30歳だけど新卒で就活する

本当は28歳です。

3/19 面接官「あなたが諦めずに取り組んだことはなんですか?」

19日目

 

・就活に必要なグッズ(ストッキングやパンプスなど)を買い足す

・3/1以前以後、会社説明会に行ったり、色んな方とお話しさせていただいたりするなかで、私がやりたい仕事について、悶々と悩む

・よく、「業界の知識よりも、学生時代に大好きだった/熱中したモノゴトについて熱を持って語れることが大事だよ」と言われるけれど、ソレってなんなんだろう と、悩む

 

選り好みをしている場合じゃない状況に立ってたいることは知っている。ただ、あまり「わかって」はいないのかもしれない。

「学生時代に大好きだった/熱中したモノゴト」をきかれると、私は悩んでしまう。この3年間よりも、昔の方が色んなことに熱中できていた気がするからだ。裁縫、ビジュアル系バンドの追っかけ、メイクが主なハマりゴトだったと思う。

一般的に大学生が最も自由な時間を過ごせるから、自由な時間の使い方をきかれるんだろうなぁ。高校生まで、“次の受験”という試練のために、コツコツ勉強するだろう。部活をやったり、口うるさい親や先生の監視のもとに生きていただろうし、だいたいの人がバイトするにも時間的な制約があるから、経済的にもあまり自由はない。しかし、私は15歳から、趣味にまわすお金が欲しくてとにかく働いた。バイトのシフトしか時間の制約はない。親も半ば呆れていたし、先生はいない。入学式も卒業式もないし、夏休みもない。自分の心のあり様で、毎日を遠足にすることも修学旅行にすることも、座学や読書のために過ごすこともできた。しかし、学生らしい夏休みは15歳から25歳までの間はなかった。金策のために常に走り回っていた。

何かを始める時にも退く時にも自分の意志が必要だった。スポーツジムに通ったり、古本屋に通い詰めたり、バイトを詰めたり。「中卒だからってバカに見られたくないぞ!」と、電車の中では必ず文庫本や新書を開いていた。先生はジムのインストラクター、本の著者、バイト先の先輩、親、友達だった。
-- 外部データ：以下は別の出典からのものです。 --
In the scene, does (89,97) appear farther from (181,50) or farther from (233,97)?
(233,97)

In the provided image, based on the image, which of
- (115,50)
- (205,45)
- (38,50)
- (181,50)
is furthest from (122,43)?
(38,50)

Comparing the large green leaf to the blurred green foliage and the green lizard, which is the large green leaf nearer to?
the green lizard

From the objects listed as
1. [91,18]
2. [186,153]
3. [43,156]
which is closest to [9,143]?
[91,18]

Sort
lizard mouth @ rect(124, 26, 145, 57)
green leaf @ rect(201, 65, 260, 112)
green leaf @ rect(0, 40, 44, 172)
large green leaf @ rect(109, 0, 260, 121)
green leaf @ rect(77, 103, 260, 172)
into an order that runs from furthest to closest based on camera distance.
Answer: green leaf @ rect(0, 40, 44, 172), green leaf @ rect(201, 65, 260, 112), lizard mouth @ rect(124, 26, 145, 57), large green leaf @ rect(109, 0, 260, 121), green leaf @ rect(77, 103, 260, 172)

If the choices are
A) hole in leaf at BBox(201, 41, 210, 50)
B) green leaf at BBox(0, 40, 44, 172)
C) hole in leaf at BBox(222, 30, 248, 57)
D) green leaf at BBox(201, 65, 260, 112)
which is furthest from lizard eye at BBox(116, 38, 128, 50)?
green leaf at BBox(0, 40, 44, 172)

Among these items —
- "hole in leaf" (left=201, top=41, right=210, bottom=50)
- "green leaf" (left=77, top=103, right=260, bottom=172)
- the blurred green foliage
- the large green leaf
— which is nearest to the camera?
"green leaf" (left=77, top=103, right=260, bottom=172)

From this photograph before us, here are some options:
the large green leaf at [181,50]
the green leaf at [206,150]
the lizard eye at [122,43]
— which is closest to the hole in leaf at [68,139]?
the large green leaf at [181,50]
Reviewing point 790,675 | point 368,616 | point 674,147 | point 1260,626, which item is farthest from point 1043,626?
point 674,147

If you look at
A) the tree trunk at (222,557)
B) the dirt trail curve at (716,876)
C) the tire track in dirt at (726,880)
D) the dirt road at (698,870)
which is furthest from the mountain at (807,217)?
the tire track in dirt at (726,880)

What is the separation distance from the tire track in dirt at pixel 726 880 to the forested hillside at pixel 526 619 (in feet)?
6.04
友達づきあいだって、学校のように、ただの寄せ集めのことを「級友」「クラスメイト」と呼ぶ必要はない。目標を共にできないわ、相性悪いわ、趣味も合わないわ…という人とは付き合わなくていい。ただ、そう自分が思って人付き合いを選んでいい代償として、「自分もそう思われる可能性がある」ということを意識しなければななかった。

「バカだな」と、思われることがとにかく嫌だったから、たくさん本を読んだ。音楽もたくさん聴いて、演劇もたくさん観に行った。全国津々浦々まわっていたバンギャの頃は食べログなんてなかったから、中学受験時代に学んだ、全国各地の特産品や観光地の記憶を頼りに、友達と一緒に色々なものを食べ、観光地を訪ねて回っていた。お土産品はたくさん買うと費用がかさむから、「◯◯地方限定」のコンビニお菓子を買って行っていた。これが意外と喜ばれたし、当時書いていたブログにもレポをあげていた。好評だった。あー、あの頃にYoutuberになっておけば…!!

私は、自由な時間や空間のなかで、①面白いことや、お得なことをたくさん知っているキャラ、②ありあまる時間を使って、忙しい人をサポートするキャラ、③上だろうが下だろうが違う年齢の友達がたくさんいるキャラ、としてアイデンティティを確立しようと思った。もちろん自分の中だけで考えたことだから、世間とのズレはあったし、それを20代半ばから少しずつ直していったけれども。

15歳で、バイト先の割烹着を着るまで制服すら着たことがないから、自分がパッと見でどう見られるかについても、お金をかけながら手探りで調べなきゃいけなかったなぁ。

15歳からの10年間が一番時間があったから、いわゆる「ガクチカ(学生時代に力を入れたこと)を400字以内で」と言われると、困る。すんごく困る。制限字数内でおさまらないし、学生時代より学生になる前の方がエピソードに富んでいるし。

 

「あなたが諦めずに取り組んだことはなんですか?」なんて面接官に聞かれようものなら、

「んー、自分の人生ですかねぇ…」

とか、言い出し始めるのではないか?と不安である。